“Real estate mogul,” the press used to call him. Or “billionaire businessman,” when that wore thin, along with the odd “reality TV show star.” By February, however, the description had morphed into “presidential frontrunner.” And then, an exciting new boilerplate: “presumptive Republican nominee.”
It’s prestigious, sure—but it does bump around the lips a little clumsily. Why can’t we all just agree to drop the “presumptive” and call Donald Trump the GOP nominee? After all, he’s locked down 1,542 delegates, which is a good 200 more votes than needed to meet the majority threshold required to take the nomination.
Yet Trump’s victory at the national convention in Cleveland remains only a presumption—something probably true but not yet absolutely, completely certain. Where does that tiny shred of doubt come from?
Based on current convention rules, drawn up at the last GOP national convention in Tampa in 2012, nearly all of the delegates assigned to Trump are required to vote for him based on their state’s popular vote results. But before a new convention begins, those rules expire, and must be updated and approved anew. That means we don’t yet know for sure what the Cleveland convention rules will be, or how they’ll require delegates to vote.
Who decides these new rules? It’s a two-part process. Just a few days before the convention, the rules committee—which includes two national delegate representatives from each state and territory, totaling 112—will meet to hammer out any additions or subtractions to the Tampa rules to determine how the Cleveland convention will proceed. Once a majority of committee members approve the new draft, it then goes to the convention floor, where it must win support from a majority of the convention delegates.
For Trump, the most important holdover from Tampa will be Rule 16. Pushed through four years ago by supporters of Mitt Romney’s campaign, this rule bound delegates to vote in accordance with the results of their state’s popular primary vote (this was done to protect an incumbent president Romney from grassroots challengers).
If the Cleveland rules committee re-approves the rule with no revisions, Trump’s got nothing to worry about: Those 1,542 delegates bound to vote for him will do so, giving him the nomination. But if the Cleveland rules committee somehow voted to lift that “binding” obligation—and the rest of the convention’s delegates agreed to their changes—Trump’s nomination would be thrown into jeopardy.
Most delegates are longtime Republican activists, and there’s good reason to think a healthy majority of them are not big fans of Trump’s. Conservative pundit Erick Erickson estimates that pro-Trump delegates only make up a quarter of the rules committee; another 30% actively favor Trump’s rival, Ted Cruz, while the rest, Erickson says, are “willing to go in the direction that saves the party destruction.”
If the anti-Trump contingent congeals into a majority within the rules committee, the rules could be changed to let delegates vote for any candidate they choose.
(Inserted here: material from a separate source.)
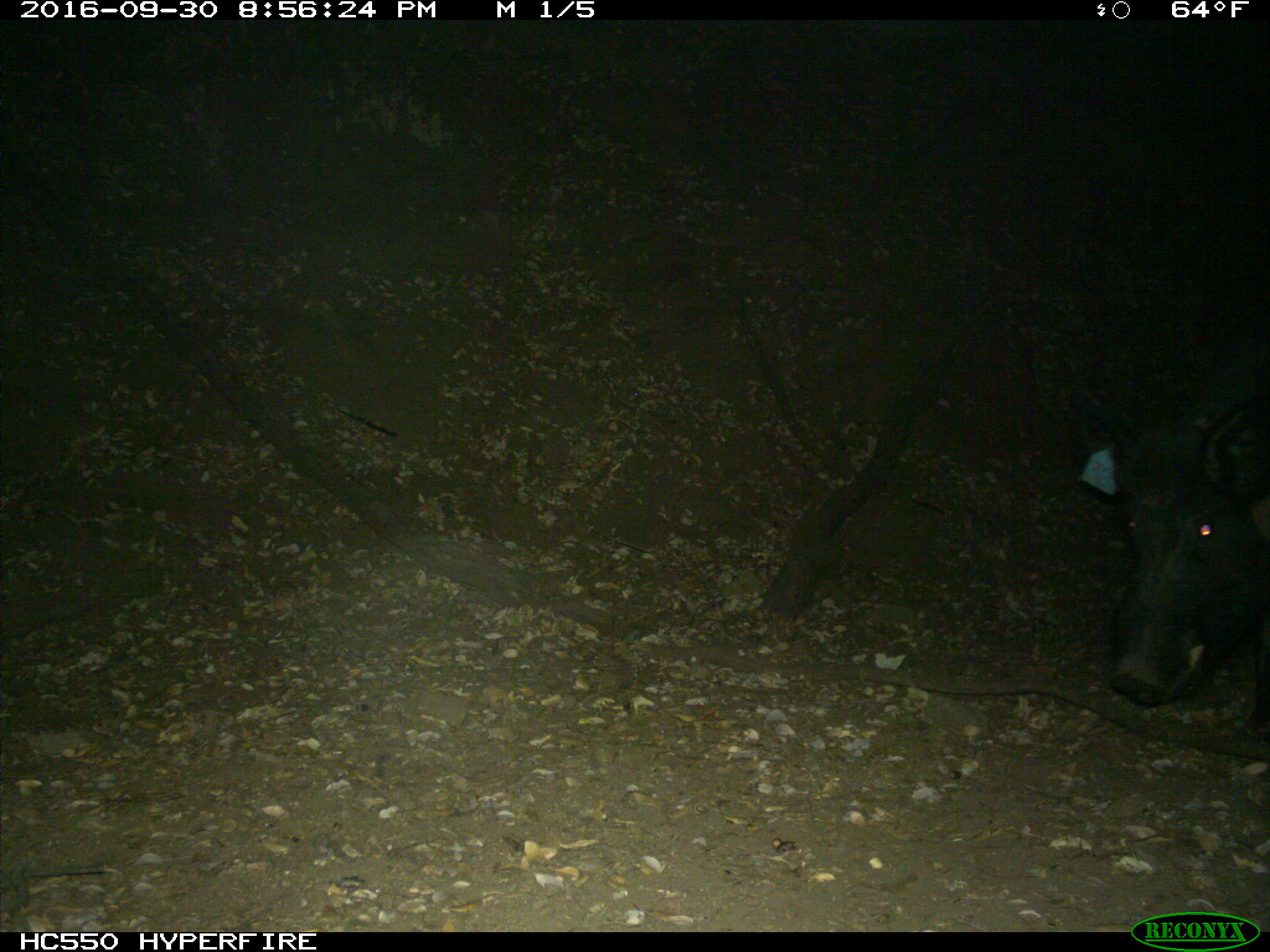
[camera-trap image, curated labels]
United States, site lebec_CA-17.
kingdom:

Another possibility, says Hugh Hewitt, another conservative commentator, is to require the nominee to win a supermajority of delegates on the first ballot. Trump wouldn’t meet this cutoff. And since hundreds of delegates are bound to vote for him on the first ballot only—after that, they can vote for other candidates—this would almost certainly force Trump into a tight contest with Cruz.
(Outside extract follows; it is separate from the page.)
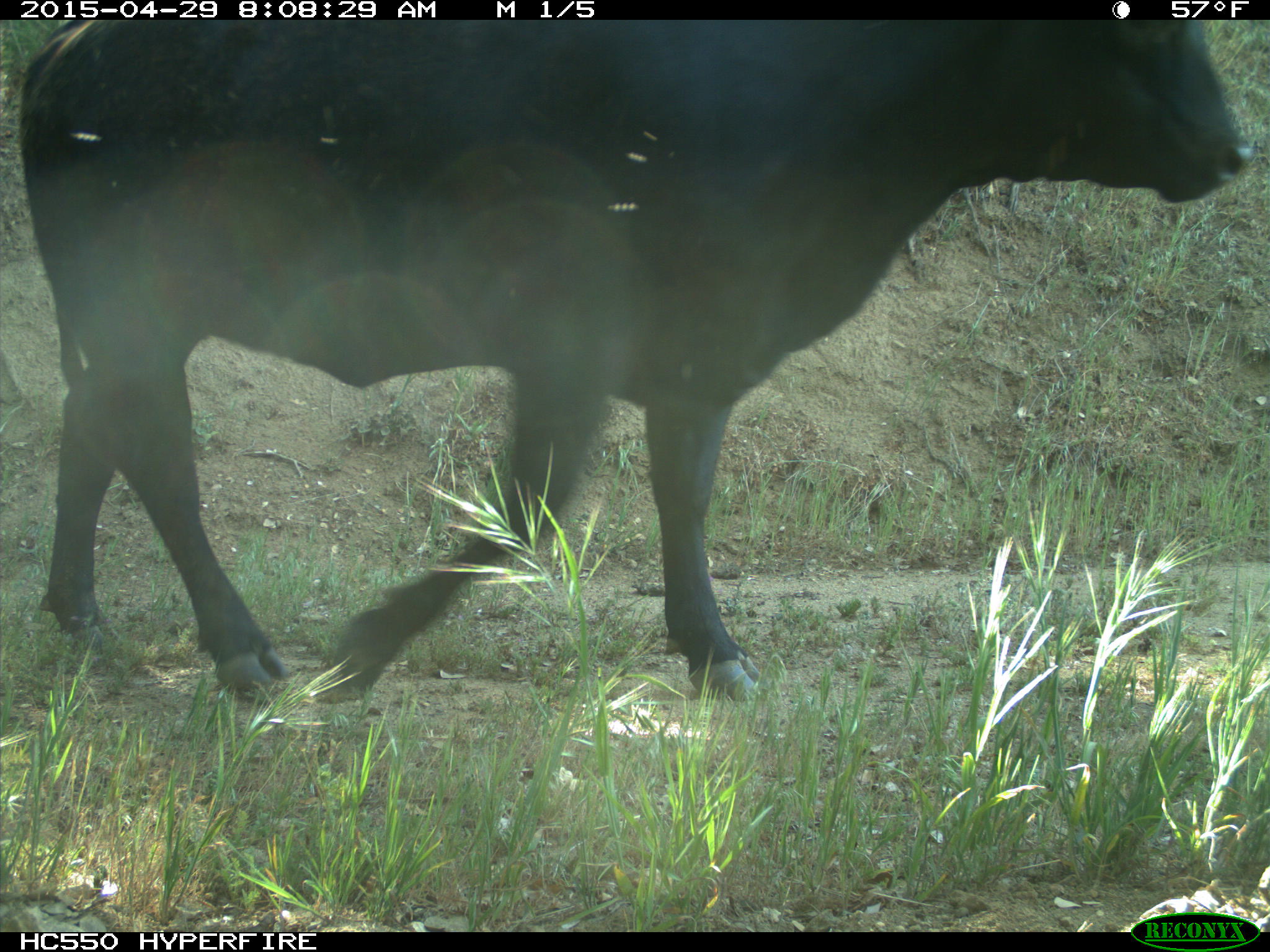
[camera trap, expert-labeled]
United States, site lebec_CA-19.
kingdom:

It’s worth noting, right now Cruz is the only person eligible to go up against Trump. And that’s because in addition to Rule 16, the Romney-backing faction of Republicans in Tampa four years ago also passed the infamous Rule 40. This made it so that instead of winning a plurality of delegate votes in five states, as the previous rules had held, candidates at the 2012 convention had to have won a majority of delegates in eight states to appear on the ballot. Aside from Trump, Cruz is the only other candidate to have achieved this, having won a majority of delegates in Texas, Kansas, Maine, Idaho, Utah, Wisconsin, Colorado, and Wyoming.
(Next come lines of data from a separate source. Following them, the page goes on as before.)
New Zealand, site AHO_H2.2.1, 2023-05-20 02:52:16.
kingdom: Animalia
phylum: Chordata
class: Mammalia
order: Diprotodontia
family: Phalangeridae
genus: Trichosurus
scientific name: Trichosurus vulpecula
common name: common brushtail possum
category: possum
For anyone else to get on the ballot—as Erickson reports, Wisconsin governor Scott Walker, who dropped out of the race in September, is one of the names being tossed around—the rules committee would need to lower the Rule 40 threshold or scrap the rule entirely.
In the last few decades, as the nomination process has been determined more and more by each state’s popular vote, the nomination has become a mere formality. The purpose of the convention instead has become much more about defining the party and rallying its rank and file around that image. In that sense, a fight for the nomination in Cleveland could further expose the deep divisions among Republicans.
It could also gut the party even more fundamentally. As it is, more than three in five Republicans think that the nominee should be chosen by the popular vote (paywall). Plus, by empowering a large and increasingly estranged base of the party to defy the GOP overlords, Trump now holds hostage a bloc of voters that other Republicans running for other offices this year need to win. Those masses won’t take kindly to the ouster of their newfound cultural and political hero.
So for those 112 delegates on the rules committee, the question in Cleveland this July will be this: Is the Republican party better served by a Trump presidential run, or by the scuttling of it?